Researchers Discover Location Leaks in Six Dating Apps
Published On: August 1, 2024
Researchers from KU Leuven University have identified significant privacy vulnerabilities in six popular dating apps. These vulnerabilities could potentially allow malicious users to pinpoint the near-exact location of other users, raising serious concerns about user safety and privacy.
The affected apps—Hinge, Happn, Bumble, Grindr, Badoo, and Hily—were found to exhibit forms of "trilateration," a GPS-based method that can be exploited to expose users' approximate locations. This discovery has prompted some of these platforms to take immediate action to enhance their security measures.
The six dating apps were categorized into three types of trilateration. First, there is Exact Distance Trilateration, which can pinpoint a target within a 111-meter square at the equator. Grindr is particularly susceptible to this form of trilateration. The second category is Rounded Distance Trilateration, which uses distance filters to approximate a location, much like a Venn diagram, and is employed by Happn. Lastly, there is Oracle Trilateration, used by Badoo, Bumble, Hinge, and Hily. This technique allows malicious users to locate another user up to 2 meters away. It involves moving in increments until the target is no longer within proximity and triangulating data from three different positions to pinpoint one spot.

Problems to solve:
1) In the dating-app location leaks article, which app is particularly susceptible to Exact Distance Trilateration?
2) Pick up the article on location leaks in dating apps after its final sentence and write the next part.

Record extracts:
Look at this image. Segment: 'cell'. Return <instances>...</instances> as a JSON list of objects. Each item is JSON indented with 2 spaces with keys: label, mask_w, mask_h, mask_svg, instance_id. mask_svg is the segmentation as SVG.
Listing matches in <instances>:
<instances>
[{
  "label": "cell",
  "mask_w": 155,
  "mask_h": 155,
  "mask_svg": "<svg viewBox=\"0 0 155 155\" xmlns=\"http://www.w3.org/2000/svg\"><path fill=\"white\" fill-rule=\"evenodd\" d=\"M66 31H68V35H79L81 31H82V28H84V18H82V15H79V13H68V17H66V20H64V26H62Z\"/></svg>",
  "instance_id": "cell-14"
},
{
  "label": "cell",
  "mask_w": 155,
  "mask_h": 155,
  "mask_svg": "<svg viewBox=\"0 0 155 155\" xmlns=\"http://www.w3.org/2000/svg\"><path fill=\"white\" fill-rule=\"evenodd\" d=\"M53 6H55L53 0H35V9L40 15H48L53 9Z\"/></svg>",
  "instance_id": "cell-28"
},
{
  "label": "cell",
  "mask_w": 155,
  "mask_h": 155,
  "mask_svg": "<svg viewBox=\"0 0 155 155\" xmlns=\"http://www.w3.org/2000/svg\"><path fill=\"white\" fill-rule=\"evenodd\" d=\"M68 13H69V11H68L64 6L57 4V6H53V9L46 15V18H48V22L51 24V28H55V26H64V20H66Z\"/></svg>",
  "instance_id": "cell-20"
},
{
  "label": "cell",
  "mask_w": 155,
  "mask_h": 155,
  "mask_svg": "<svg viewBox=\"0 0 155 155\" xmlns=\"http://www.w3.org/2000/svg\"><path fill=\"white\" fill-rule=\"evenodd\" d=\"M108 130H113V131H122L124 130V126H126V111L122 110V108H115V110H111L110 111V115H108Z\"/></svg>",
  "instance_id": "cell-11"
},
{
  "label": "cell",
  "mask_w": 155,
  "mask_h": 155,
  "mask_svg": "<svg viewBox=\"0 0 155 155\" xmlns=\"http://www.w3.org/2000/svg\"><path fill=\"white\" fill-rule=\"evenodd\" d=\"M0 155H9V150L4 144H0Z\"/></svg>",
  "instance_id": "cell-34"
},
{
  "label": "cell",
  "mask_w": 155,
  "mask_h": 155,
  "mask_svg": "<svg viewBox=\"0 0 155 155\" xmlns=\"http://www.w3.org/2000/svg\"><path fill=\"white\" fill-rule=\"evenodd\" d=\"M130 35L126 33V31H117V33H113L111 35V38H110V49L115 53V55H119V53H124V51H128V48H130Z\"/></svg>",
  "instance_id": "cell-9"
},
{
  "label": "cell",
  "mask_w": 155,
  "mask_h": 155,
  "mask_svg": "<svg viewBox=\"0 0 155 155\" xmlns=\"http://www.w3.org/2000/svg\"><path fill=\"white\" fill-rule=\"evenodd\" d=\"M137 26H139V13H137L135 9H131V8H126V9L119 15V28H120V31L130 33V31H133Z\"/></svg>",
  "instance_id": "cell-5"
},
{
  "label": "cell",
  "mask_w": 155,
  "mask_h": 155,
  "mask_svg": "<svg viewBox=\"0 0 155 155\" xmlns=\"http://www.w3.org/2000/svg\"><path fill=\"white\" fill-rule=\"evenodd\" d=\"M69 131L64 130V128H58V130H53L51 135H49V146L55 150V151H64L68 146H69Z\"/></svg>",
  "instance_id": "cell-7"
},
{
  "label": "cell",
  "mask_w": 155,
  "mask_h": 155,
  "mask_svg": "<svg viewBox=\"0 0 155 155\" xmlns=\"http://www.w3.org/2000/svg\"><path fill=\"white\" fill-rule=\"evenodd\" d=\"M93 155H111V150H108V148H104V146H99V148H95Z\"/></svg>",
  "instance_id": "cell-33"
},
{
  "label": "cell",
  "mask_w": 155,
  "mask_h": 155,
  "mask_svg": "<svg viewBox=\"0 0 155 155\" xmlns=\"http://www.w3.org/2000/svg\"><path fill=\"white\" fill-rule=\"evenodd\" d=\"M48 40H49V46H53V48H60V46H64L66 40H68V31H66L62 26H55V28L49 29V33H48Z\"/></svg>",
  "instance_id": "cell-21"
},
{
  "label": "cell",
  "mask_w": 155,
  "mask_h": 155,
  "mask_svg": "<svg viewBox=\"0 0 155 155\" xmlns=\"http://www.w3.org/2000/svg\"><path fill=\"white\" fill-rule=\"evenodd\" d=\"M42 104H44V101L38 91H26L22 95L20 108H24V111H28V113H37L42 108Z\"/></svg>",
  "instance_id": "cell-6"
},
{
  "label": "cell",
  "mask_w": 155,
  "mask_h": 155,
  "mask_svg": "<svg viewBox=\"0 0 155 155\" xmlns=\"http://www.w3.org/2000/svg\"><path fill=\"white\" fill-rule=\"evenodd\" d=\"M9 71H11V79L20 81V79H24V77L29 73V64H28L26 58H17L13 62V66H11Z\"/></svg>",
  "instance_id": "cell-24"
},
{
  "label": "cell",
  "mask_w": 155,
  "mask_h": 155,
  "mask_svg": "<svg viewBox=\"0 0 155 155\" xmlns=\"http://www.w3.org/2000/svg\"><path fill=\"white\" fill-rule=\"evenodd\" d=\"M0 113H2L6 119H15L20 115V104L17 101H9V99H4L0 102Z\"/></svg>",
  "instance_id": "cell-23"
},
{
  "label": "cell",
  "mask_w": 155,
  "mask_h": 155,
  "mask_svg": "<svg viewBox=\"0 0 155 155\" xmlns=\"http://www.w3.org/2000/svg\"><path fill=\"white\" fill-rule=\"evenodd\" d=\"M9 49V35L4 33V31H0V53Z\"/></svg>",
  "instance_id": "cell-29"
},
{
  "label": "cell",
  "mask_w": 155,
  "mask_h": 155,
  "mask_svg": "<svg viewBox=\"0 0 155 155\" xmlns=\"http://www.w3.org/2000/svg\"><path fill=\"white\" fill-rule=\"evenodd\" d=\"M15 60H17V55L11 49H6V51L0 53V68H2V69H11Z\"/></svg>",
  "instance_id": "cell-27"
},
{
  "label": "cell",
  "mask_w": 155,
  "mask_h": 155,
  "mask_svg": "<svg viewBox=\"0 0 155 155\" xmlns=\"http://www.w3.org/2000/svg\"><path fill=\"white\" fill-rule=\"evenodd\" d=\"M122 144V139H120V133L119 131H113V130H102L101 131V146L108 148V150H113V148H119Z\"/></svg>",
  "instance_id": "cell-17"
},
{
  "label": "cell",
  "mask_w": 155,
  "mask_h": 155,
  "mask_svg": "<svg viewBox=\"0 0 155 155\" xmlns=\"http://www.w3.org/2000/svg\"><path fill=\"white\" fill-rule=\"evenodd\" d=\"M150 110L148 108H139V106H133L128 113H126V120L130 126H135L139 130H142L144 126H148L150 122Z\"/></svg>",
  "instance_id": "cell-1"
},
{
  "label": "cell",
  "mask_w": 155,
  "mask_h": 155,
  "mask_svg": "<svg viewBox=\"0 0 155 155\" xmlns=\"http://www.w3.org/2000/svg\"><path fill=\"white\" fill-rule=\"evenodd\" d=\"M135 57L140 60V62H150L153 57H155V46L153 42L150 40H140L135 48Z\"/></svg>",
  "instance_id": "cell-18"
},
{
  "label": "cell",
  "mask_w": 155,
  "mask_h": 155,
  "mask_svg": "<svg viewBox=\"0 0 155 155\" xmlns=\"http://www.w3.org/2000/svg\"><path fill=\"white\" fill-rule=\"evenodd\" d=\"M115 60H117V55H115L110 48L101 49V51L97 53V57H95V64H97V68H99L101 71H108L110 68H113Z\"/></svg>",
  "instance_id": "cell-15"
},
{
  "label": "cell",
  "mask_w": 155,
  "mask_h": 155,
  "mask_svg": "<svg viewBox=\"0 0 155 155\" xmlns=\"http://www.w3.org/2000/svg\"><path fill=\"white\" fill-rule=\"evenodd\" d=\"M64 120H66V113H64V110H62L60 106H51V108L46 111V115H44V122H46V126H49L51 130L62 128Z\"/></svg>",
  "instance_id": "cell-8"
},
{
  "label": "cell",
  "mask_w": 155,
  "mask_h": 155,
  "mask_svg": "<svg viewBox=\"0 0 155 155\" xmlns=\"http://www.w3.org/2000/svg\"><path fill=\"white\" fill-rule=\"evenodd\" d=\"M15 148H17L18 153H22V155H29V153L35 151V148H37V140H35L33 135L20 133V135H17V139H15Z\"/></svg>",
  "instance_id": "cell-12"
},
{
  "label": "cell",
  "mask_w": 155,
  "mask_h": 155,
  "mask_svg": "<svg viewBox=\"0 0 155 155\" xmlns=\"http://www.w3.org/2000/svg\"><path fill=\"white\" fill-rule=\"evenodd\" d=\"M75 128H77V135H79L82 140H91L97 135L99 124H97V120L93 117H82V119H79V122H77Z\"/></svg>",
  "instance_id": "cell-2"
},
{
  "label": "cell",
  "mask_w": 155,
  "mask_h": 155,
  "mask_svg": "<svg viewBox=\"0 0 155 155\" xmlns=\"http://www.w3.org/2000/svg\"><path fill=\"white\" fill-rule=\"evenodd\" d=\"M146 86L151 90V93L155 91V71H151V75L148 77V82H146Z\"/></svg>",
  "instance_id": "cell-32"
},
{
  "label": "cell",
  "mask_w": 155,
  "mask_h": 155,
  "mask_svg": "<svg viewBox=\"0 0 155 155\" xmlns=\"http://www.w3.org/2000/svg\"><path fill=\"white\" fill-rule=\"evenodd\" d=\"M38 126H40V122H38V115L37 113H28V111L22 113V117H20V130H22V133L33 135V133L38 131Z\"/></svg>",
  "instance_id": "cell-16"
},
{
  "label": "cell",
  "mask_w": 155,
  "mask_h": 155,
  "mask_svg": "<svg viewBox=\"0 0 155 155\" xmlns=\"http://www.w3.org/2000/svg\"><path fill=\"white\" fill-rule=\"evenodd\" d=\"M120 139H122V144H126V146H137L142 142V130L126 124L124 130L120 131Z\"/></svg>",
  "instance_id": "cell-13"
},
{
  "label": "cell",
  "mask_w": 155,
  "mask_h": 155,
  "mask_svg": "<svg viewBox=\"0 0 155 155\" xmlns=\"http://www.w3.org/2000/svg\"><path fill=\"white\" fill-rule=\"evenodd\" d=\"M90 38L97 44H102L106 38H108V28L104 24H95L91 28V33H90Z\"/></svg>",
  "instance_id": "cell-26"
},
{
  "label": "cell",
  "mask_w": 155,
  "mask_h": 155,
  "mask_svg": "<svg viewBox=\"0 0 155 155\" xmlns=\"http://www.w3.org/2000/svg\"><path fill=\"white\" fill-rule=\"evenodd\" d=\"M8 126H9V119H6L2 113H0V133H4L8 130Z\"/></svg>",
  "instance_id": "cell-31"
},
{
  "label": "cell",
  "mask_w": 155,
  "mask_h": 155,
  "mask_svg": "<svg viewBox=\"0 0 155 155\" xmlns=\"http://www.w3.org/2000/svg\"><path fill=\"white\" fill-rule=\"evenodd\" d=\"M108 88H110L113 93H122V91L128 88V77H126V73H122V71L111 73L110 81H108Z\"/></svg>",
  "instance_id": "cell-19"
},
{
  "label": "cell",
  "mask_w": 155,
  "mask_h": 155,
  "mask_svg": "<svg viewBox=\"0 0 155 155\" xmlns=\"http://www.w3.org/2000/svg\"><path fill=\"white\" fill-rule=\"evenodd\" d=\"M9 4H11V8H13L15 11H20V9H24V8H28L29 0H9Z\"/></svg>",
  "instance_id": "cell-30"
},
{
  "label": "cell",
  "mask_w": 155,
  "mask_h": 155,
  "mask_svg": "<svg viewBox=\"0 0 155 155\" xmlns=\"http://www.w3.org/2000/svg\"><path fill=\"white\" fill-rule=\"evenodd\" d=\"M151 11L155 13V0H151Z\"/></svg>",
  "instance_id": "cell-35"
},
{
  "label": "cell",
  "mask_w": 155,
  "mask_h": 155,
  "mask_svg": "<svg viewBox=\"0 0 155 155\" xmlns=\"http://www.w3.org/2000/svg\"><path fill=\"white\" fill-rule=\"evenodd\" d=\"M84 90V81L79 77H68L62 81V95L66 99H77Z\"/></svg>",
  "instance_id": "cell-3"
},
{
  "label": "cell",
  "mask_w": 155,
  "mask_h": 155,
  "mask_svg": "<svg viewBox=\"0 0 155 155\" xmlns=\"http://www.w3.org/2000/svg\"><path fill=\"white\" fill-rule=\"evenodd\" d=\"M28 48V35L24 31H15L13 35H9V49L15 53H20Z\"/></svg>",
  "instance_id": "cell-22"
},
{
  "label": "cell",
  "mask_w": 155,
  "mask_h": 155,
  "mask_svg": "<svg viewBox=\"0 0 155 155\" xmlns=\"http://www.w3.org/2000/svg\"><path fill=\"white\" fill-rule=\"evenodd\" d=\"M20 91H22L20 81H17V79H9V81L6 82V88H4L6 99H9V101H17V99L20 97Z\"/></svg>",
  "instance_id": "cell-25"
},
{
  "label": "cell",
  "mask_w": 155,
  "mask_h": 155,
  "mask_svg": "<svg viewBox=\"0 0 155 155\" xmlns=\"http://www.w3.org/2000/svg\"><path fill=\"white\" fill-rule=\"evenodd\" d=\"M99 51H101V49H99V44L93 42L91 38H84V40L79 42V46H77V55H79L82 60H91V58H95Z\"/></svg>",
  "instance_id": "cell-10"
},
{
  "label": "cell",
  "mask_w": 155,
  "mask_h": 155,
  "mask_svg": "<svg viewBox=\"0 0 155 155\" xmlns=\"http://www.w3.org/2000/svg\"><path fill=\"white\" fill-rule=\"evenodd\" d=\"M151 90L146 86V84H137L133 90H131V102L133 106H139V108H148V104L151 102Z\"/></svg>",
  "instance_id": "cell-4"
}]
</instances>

Answers to the tasks:
1) Grindr.

2)
Vulnerabilities across apps
The researchers found that these vulnerabilities were caused by the apps using exact locations for their distance filters despite not displaying exact locations to users. This design flaw could be exploited by users with malicious intent, posing a significant threat to user safety.
Grindr's Chief Privacy Officer, Kelly Peterson Miranda, noted that users could disable their distance display from their profiles, emphasizing that "Grindr users are in control of what location information they provide." However, the app remains susceptible to exact distance trilateration, allowing users to be located within 111 meters.
Bumble's Vice President of Global Communications, Gabrielle Ferree, stated that the company "swiftly resolved the issues outlined" with its distance filter last year. As Badoo is owned by Bumble, Ferree's statement covers both brands.
Hily's Co-founder and CTO, Dmytro Kononov, acknowledged a potential vulnerability but claimed that exploiting it for attacks was impossible due to their internal protective mechanisms. The company has since developed new geocoding algorithms to eliminate this type of attack.
The discovery of these vulnerabilities has sparked a broader discussion about user safety in the digital age. As more people rely on dating apps for connection, ensuring user privacy and security remains paramount. While some apps have made strides in protecting their users, the findings highlight the ongoing need for vigilance and innovation in app security.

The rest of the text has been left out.